Arthritis is one of the most painful conditions and one in six people suffer from it and the numbers are increasing. Osteoarthritis, which appears when wear and tear on joint structures exceeds the repair the body can do can lead to degeneration of joints, and the damaged surrounding tissues become inflamed and painful.
Almost every 8 minutes, someone is admitted to a hospital somewhere in Australia with a fracture due to osteoporosis. Over 1.9 million, which is 1 in 10 Australians have the condition. Osteoporotic fracture occurs in more than 65,000 people each year.
Just losing 10% of the bone mass in your spine can double the risk of spinal fracture and a 10% loss of bone mass in your hip can increase your risk of a broken hip, two and a half times. By 2020, one third of all hospital beds in Australia are likely to be occupied by hip fracture patients and 20% of people with hip fracture will die within 6 months.
There are now one in three Australian women and one in eight Australian men over the age of 50 years who will experience osteoporotic fracture and might need to join the admission queue to hospital. So why have we dedicated this topic to your bone health?
Spokesperson for Nutrition Australia, Aloysa Hourigan says: “The foods we eat and other lifestyle factors earlier in life can have a major impact on our risk of osteoporosis. The amount of calcium-rich foods we eat early in life will have an impact on the peak bone mass we develop. Achieving your optimal peak bone mass in childhood and through adolescence can help to protect your bone health later in life”.
There Are Six major functions of the Human Skeleton
- The skeleton provides the framework which supports the body, and maintains its shape. The joints between bones permit movement
- Blood cell production
- The skeleton is the site of red blood cell production
- Bone matrix can store calcium and is involved in calcium metabolism, and
- Bone marrow can store iron and is involved in iron metabolism
- Movement in vertebrates is powered by skeletal muscles, which are attached to the skeleton by tendons.
- Without the skeleton to give leverage, movement would be restricted.
Protection: The skeleton protects many vital organs:
- The skull.
- The spine.
- The rib cage,
- The spine, and sternum
- Bone cells release a hormone called osteocalcin, which controls the regulation of blood sugar (glucose) and fat deposition
So you can see why it’s important to nourish the vital structures you depend on every day, your bones; your mobility depends on their health; they regulate the flow of glucose throughout your body; your movements depend on their strength and integrity – just to name a few tasks they provide.

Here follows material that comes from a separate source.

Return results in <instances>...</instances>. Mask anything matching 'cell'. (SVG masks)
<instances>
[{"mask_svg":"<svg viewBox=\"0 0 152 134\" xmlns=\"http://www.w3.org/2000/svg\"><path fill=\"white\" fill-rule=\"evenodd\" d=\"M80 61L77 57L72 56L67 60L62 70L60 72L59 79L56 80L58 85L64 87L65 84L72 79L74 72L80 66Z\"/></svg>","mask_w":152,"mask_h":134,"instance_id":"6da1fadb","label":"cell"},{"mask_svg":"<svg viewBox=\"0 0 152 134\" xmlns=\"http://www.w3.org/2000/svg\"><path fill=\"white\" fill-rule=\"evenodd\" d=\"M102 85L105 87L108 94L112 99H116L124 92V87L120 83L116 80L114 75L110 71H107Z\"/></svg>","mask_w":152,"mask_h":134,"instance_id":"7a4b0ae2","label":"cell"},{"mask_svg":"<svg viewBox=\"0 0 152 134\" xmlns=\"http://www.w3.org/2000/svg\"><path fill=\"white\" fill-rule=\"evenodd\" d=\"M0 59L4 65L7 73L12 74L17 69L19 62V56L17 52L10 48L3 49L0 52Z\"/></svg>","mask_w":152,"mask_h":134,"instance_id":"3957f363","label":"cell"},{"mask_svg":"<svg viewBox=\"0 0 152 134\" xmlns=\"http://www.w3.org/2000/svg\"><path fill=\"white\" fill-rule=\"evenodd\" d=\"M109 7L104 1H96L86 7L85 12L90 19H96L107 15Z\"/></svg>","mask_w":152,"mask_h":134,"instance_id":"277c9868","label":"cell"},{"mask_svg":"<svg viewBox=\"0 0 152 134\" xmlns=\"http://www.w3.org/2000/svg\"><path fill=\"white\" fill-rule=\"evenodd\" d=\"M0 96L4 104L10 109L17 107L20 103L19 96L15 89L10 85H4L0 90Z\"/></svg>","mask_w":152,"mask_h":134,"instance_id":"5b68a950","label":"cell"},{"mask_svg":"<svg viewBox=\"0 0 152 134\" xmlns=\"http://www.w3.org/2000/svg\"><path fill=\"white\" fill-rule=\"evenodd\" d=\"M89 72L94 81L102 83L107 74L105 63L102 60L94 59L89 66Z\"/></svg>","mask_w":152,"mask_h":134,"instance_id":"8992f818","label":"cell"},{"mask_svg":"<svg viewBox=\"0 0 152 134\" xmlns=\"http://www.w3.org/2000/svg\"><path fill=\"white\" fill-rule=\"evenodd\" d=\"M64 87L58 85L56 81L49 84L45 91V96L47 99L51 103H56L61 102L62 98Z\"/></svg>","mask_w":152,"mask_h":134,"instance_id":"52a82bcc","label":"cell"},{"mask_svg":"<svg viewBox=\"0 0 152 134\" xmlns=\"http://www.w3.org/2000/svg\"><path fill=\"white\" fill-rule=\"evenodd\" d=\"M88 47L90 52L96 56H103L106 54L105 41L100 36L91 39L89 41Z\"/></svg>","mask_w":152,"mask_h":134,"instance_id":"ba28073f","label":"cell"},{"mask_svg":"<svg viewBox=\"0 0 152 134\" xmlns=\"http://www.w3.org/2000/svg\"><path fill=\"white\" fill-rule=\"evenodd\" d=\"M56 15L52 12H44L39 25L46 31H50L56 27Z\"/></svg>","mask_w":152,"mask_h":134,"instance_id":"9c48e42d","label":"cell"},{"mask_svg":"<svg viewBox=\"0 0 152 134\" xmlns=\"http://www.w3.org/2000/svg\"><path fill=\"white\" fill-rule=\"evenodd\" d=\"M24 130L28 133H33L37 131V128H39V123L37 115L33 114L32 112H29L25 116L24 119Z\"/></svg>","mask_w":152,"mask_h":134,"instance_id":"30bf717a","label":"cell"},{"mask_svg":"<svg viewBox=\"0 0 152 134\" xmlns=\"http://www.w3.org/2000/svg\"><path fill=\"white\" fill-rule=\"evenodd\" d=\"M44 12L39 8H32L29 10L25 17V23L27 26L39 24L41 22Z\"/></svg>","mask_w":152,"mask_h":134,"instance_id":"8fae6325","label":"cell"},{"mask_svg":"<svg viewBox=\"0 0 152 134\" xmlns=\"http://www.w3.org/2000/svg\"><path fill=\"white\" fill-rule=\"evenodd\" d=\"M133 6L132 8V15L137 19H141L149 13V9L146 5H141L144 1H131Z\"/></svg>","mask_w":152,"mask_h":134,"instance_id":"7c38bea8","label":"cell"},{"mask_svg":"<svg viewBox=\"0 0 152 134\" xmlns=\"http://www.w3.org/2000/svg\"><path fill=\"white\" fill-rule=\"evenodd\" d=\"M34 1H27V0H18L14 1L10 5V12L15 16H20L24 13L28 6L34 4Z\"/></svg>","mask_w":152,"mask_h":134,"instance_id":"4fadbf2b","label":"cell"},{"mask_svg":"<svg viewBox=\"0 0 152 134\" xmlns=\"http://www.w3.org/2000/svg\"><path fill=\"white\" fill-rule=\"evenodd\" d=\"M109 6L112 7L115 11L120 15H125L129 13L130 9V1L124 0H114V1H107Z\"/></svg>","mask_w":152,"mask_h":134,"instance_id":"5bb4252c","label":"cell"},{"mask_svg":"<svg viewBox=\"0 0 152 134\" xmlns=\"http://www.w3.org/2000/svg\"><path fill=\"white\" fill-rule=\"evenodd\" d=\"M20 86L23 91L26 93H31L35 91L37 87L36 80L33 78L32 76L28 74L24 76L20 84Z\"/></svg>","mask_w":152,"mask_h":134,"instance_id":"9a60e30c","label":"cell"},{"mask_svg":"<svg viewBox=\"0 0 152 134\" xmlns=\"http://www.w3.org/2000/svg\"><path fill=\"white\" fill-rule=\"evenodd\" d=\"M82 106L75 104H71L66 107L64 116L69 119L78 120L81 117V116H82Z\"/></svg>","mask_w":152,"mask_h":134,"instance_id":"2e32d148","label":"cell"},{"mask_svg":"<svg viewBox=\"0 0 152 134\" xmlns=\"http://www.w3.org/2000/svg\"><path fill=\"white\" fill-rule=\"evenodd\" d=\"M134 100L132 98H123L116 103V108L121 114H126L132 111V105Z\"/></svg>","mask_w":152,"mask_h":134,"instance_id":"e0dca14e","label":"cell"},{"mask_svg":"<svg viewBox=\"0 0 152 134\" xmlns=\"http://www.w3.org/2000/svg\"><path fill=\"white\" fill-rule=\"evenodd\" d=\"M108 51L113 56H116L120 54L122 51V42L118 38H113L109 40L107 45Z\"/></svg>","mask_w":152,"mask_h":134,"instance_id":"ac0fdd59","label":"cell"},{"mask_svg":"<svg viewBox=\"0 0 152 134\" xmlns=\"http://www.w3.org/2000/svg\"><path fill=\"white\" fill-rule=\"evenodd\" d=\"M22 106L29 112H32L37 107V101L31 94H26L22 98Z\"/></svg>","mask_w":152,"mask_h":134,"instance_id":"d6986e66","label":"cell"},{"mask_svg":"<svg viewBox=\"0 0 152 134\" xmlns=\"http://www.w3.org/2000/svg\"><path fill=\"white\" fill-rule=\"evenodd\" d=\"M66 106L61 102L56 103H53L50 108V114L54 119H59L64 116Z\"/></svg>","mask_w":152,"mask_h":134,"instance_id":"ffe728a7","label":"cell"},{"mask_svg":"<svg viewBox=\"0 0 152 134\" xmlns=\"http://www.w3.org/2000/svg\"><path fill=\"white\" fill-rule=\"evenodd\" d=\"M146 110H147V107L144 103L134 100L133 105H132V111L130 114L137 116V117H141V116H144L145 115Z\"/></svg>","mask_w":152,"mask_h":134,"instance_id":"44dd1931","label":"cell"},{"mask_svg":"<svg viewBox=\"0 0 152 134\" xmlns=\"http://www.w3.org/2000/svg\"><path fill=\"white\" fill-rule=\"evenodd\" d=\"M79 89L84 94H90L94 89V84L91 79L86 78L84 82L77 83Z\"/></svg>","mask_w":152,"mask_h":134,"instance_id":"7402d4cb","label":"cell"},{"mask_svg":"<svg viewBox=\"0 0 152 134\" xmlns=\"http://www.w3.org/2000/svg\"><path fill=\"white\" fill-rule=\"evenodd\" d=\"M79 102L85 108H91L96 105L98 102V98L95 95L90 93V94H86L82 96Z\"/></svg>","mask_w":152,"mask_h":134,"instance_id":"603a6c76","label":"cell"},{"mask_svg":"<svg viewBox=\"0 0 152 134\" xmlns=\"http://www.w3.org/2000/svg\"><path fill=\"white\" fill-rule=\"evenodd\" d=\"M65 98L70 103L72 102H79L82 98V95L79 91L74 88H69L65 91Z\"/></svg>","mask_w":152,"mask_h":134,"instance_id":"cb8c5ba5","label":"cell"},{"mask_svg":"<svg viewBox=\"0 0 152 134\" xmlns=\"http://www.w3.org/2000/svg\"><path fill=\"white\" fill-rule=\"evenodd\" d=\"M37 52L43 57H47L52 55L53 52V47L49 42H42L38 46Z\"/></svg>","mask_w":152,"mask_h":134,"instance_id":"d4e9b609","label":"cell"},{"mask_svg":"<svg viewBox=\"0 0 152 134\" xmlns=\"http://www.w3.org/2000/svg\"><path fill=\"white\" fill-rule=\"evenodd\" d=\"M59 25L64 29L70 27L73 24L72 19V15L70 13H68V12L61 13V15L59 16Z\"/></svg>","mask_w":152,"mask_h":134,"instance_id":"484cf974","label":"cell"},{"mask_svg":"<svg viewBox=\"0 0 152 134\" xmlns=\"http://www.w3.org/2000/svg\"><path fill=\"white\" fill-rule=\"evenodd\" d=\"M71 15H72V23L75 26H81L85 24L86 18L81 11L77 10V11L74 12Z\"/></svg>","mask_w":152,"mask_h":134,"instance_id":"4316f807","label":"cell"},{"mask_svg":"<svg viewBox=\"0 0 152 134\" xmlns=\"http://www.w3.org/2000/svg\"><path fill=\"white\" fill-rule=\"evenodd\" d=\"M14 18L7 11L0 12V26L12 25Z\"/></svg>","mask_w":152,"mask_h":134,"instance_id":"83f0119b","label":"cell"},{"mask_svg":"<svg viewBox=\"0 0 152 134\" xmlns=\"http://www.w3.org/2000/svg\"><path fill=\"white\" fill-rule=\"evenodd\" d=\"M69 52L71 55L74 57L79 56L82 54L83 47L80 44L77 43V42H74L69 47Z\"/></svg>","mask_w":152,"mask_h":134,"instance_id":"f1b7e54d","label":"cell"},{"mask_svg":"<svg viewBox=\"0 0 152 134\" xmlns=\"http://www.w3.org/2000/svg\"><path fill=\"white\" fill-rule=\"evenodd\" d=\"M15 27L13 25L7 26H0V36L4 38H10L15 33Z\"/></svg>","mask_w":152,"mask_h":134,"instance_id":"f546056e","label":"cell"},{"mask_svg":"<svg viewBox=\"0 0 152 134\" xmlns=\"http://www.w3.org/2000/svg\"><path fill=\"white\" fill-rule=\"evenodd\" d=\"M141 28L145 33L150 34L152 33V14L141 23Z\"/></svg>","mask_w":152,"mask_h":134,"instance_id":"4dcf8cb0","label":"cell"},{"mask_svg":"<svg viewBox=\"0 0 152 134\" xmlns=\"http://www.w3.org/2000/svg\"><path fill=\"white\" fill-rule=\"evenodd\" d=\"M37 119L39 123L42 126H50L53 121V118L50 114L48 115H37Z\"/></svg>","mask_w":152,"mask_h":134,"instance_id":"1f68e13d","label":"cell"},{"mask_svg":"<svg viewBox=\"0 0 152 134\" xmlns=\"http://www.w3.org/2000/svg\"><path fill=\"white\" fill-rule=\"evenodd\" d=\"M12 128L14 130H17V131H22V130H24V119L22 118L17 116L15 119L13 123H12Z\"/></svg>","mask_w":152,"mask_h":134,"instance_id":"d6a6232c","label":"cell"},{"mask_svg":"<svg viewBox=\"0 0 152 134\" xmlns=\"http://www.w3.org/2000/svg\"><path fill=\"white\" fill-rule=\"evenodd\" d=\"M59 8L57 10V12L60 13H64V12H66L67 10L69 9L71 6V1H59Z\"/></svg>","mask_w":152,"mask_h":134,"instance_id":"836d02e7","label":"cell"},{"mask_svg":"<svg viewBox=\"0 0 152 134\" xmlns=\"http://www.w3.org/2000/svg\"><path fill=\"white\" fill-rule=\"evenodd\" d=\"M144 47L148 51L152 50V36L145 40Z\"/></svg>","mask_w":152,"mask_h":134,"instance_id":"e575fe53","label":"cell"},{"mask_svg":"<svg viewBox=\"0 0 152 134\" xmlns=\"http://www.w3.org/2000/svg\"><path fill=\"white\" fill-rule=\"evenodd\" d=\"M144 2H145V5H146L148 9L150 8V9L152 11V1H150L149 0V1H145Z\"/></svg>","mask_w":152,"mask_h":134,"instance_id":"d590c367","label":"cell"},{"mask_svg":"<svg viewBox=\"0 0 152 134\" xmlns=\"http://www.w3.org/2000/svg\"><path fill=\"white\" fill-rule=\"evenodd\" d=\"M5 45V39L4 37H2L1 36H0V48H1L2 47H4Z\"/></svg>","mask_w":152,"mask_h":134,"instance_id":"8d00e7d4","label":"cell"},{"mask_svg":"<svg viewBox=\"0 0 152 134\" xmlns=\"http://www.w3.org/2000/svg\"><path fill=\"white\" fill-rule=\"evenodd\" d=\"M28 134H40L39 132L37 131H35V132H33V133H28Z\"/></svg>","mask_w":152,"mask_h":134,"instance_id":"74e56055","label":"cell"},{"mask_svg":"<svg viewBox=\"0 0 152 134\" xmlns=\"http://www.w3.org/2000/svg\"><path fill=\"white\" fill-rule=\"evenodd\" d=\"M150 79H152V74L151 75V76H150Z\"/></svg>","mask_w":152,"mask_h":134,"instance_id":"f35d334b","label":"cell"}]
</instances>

Your bones need ongoing dietary supplies of calcium, magnesium and vitamin D. Essential for normal growth and development, calcium is the major mineral matrix of bone structure. Calcium absorption is greatly facilitated by diets rich in magnesium, dietary vitamin D and exzposure to the sun. Support the structure that supports you – supplement with these key nutrients.
- Calcium – essential for normal growth and development especially in the bones; can help to fight osteoporosis
- Magnesium – a component of bone structure; helps to boost calcium absorption
- Vitamin D – facilitates intestinal absorption of calcium
So it’s very easy to see why it’s so vitally important to take a daily supplement as insurance against getting a longer term issues due to mineral lack. To help Australians prevent the onset of a whole variety of chronic health problems where they begin (in your bones), the Savvy Team are taking the message about lifestyle changes that can make big inroads in helping protect your families health right into the home.